The statistics of BAT-to-XRT flux ratio in GRB: Evidence for a characteristic value and its implications

TL;DR

This paper analyzes the ratio of prompt to afterglow fluxes in GRBs, finding a characteristic value near the proton-to-electron mass ratio, supporting a specific dissipation model.

Contribution

It provides the first statistical analysis of the BAT-to-XRT flux ratio in GRBs, revealing a log-normal distribution with a peak near the proton-to-electron mass ratio, supporting a particular dissipation model.

Findings

The flux ratio distribution peaks near 2000, close to m_p/m_e.

The distribution spans about 5 decades, indicating wide variability.

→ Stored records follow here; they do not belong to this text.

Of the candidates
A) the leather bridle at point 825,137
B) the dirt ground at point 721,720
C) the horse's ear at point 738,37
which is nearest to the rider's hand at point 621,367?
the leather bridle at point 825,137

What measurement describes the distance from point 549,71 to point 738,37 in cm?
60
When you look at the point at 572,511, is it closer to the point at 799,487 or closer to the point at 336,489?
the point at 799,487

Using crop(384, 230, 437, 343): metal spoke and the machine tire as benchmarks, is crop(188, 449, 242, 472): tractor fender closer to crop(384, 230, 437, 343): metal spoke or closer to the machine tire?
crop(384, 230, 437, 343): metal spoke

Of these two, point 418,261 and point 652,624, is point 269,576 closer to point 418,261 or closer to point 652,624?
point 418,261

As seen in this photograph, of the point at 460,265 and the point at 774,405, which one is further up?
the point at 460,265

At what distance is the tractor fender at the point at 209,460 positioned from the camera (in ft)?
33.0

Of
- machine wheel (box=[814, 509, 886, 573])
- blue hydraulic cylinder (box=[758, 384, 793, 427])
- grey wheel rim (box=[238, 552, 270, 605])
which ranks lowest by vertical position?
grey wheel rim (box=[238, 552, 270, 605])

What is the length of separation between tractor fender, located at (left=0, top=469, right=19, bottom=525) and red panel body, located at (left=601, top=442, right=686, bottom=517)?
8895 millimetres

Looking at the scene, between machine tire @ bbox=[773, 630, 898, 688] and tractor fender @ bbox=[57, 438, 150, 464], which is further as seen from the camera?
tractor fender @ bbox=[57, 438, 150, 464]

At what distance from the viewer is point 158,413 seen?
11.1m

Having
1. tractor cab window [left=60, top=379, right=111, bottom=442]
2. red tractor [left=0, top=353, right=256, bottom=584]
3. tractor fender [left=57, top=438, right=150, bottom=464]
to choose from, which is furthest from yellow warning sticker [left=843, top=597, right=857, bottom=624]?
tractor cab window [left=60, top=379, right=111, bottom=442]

The characteristic ratio supports models involving proton-electron energy conversion.

Abstract

We present the statistics of the ratio, ${\cal R}$, between the prompt and afterglow "plateau" fluxes of GRB. This we define as the ratio between the mean prompt energy flux in {\em Swift} BAT and the {\em Swift} XRT one, immediately following the steep transition between these two states and the beginning of the afterglow stage referred to as the "plateau". Like the distribution of many other GRB observables, the histogram of ${\cal R}$~ is log-normal with maximum at a value ${\cal R}_m \simeq 2,000$, FWHM of about 2 decades and with the entire distribution spanning about 5 decades in the value of ${\cal R}$. We note that the peak of the distribution is close to the proton-to-electron mass ratio $({\cal R}_m \simeq m_p/m_e = 1836)$, as proposed to be the case in an earlier publication, on the basis of a specific model of the GRB dissipation process. It therefore appears that, in addition to the values of the energy of peak luminosity ${E_{\rm pk}\sim m_{e} c^2}$, GRB present us with one more quantity with an apparent characteristic value. The fact that the values of both these quantities (\Ep~and \R) are consistent with the same specific model invoked to account for the efficient conversion of their relativistic proton energies to electrons, argues favorably for its underlying assumptions.